The characters are Japanese phonetic characters called Katakana. There are half width and full width forms. Here are the charts from Unicode.org:
https://www.unicode.org/charts/PDF/U30A0.pdf
https://www.unicode.org/charts/PDF/UFF00.pdf

There are 96 different character codes for full width Katakana alone (including those with " and ° modifiers). You could do Search/Replace for these, but it would take a while to create. A small content plugin would be better.

And then there is the second phonetic alphabet, Hiragana, with about the same number of characters.

These could both be converted to Latin quite easily. But the ideaograms (chinese characters) also used in Japanese can't - they are read differently depending on where they are used.
Author of Total Commander
https://www.ghisler.com
gdpr deleted 6
Power Member
Power Member
Posts: 872
Joined: 2013-09-04, 14:07 UTC

Post by *gdpr deleted 6 »

Keep in mind that if you want to reduce your file names to only the ASCII characters, you might end up with the same (ASCII) name for different files in the same directory.
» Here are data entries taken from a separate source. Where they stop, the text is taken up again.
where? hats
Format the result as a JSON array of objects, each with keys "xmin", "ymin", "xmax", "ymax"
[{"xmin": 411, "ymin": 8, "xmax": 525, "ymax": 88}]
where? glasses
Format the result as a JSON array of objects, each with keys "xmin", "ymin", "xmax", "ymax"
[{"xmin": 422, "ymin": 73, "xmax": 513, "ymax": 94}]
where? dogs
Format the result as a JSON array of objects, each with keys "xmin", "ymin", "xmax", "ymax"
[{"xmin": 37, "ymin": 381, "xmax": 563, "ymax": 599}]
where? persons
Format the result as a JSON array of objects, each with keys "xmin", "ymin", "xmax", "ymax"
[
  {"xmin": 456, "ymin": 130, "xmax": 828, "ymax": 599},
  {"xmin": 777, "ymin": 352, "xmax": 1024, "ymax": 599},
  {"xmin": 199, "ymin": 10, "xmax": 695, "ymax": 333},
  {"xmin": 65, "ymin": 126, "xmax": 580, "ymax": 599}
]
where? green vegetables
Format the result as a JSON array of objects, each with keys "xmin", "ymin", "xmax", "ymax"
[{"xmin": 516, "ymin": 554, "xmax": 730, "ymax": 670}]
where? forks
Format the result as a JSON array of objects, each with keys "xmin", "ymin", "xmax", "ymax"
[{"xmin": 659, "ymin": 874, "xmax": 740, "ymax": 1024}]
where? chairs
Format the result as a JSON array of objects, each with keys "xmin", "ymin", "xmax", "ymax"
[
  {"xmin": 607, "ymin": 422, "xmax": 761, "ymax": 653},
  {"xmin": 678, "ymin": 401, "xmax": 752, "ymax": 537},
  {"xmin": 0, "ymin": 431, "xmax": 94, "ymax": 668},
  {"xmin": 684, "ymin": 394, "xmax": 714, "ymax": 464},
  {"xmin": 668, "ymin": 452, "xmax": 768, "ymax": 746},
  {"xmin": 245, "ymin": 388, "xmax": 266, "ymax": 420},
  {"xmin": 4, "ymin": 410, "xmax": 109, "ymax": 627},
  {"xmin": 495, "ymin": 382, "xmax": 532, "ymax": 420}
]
While you could manually take care of such an issue in the MRT, this could become burdensome if "hundreds" of files are involved in a MRT operation.

For so many files, it probably is better to write a simple, tailor-made script (Powershell/.NET or any other preferred scripting language of your choice) that does the renaming while automatically handling possible file name collisions the way you want.

In such a script, each file name would be stripped from any character which is not in the ASCII value range (>= 0x80, i.e., non-english characters) or outside the "extended ASCII" range (>= 0x100). Before renaming the file , the script would check if the new file name would collide with an existing file and handle this situation according to your requirements.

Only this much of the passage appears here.